La revista Time, aunque comprensiblemente recelosa de la política liberal de John -y en particular de su entregada oposición a la pena de muerte-, lo había descrito como «valiente» y «enérgico». La mayor parte del tiempo, en efecto, John se sentía valiente. E incluso se podía decir que a veces se sentía enérgico. Amaba a Eva más que nunca; aquel asunto que John había tenido tres años antes con una joven asociada suya llamada Eliza-beth parecía haber servido para fortalecer su matrimonio más que para dañarlo. Era un hombre acaudalado que gozaba de buena salud, tenía una hija preciosa y, literalmente, cientos de amigos, de manera que cada nuevo día se presentaba lleno de desafíos y de nuevas espectativas.

Lo único que de vez en cuando le provocaba cierta inquietud era el «señor Hillary».
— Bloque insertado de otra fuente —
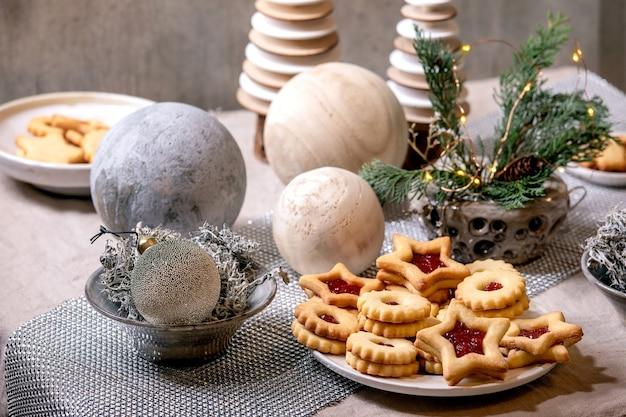 De eigengemaakte traditionele koekjes van de zandkoekkoekjes van kerstmislinz met rode jam op plaat. trend houten eco-vriendelijke kerstversieringen op linnen tafelkleed. vakantie tafel instelling.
El «señor Hillary» no era más que una minúscula mácula en la vida de John, pero aun así no era capaz de borrarla. En apariencia se trataba de algo insignificante, sin más trascendencia que la que pueda tener una pequeña mota de moho en una pared perfectamente pintada, pero no había manera de que lo dejara en paz. Siempre, desde que era niño, John se había sentido atormentado constantemente por aquella única y aterradora imagen, una imagen que se erguía silenciosa y fría en algún recóndito rincón de su mente y que resultaba inalcanzable durante el día. Cerca ya de la treintena, John había recurrido a la hipnosis, y luego se había pasado dos años probando un sicoanálisis absurdamente caro. Pero aquella imagen resultaba inaccesible para su conciencia cuando estaba despierto, aunque él estuviera seguro todo el tiempo de que se encontraba allí.

Era la imagen de un hombre que estaba de pie mirando y esperando, sólo eso, un hombre de facciones tan borrosas como una mancha de tinta. John no podía comprender por qué, pero el aspecto de aquel hombre lo llenaba de una sensación de terror tal, que se despertaba bañado en sudor y jadeante. Aquel hombre nunca se movía; ni siquiera cuando John -dormido, presa del pánico- le imploraba que se moviera. Sentía ganas de gritarle: «¡Venga a cogerme, acabe de una vez! ¡Haga algo, lo que sea, pero hágalo!»